SOS Children's Villages is now in a position to provide support not only to vulnerable children, but also to families experiencing extreme hardship in the local community and more than 400 children and their caregivers now benefit from our services.
Our family-strengthening programme provides parents and carers with advice and support in parenting and income generating, so they are able to confidently lead and provide for their families. We provide counselling to children and their parents, and in particular, we assist families living with HIV/AIDS.
In addition, we work hard to ensure that children have access to essential educational, nutritional and health services. In cooperation with local authorities, we also work towards strengthening the support systems available within the community. Over 400 children and their caregivers currently benefit from these services.
Our work in Muyinga
In Muyinga, we currently have 15 SOS families providing a stable and loving home for up to 150 children who are no longer able to live with their own parents. In our SOS families, children grow up alongside their brothers and sisters and are cared for by an affectionate SOS Mother.

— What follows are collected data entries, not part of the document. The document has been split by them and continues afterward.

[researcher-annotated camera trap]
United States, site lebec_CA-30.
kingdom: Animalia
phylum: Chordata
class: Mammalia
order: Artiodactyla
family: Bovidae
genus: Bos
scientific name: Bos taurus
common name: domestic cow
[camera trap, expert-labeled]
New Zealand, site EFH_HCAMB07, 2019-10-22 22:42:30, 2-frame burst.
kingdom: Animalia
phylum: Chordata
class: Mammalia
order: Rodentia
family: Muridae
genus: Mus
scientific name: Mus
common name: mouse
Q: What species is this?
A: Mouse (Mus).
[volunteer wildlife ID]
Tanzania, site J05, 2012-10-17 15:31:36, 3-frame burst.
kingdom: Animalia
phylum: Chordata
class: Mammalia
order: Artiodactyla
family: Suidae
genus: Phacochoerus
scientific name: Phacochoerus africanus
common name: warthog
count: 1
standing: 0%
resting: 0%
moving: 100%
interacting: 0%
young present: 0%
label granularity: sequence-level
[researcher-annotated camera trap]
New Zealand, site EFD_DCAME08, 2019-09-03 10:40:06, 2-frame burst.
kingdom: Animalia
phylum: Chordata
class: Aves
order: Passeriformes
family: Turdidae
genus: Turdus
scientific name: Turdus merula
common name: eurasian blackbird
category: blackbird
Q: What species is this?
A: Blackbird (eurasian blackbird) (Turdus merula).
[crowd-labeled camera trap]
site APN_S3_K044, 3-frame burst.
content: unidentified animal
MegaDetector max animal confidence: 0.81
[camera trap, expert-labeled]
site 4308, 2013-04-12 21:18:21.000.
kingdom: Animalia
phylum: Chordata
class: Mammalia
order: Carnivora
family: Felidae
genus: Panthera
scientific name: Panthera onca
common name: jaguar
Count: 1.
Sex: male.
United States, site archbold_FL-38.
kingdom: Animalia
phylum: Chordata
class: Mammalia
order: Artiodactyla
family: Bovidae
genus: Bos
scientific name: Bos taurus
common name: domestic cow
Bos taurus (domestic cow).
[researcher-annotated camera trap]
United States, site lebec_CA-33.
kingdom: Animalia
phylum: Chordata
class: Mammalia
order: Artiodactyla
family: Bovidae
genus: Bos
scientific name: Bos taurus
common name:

Around 90 children, including SOS children and children from local families, attend the SOS Nursery in Muyinga, allowing them to integrate with their community from an early age. Access to safe and professional day care is highly valued by parents who would otherwise have to leave their children in order to attend a job or look for work.
The SOS Primary School in Muyinga is an important educational facility for the region and is attended by more than 430 children.
When SOS children are ready to move out of the family home and pursue their independence; the SOS youth programme provides safe, stable accommodation in a semi-independent setting, where they can continue their education and vocational training under the guidance of a qualified counsellor. In Muyinga, we operate five SOS youth homes: two for boys and three for girls.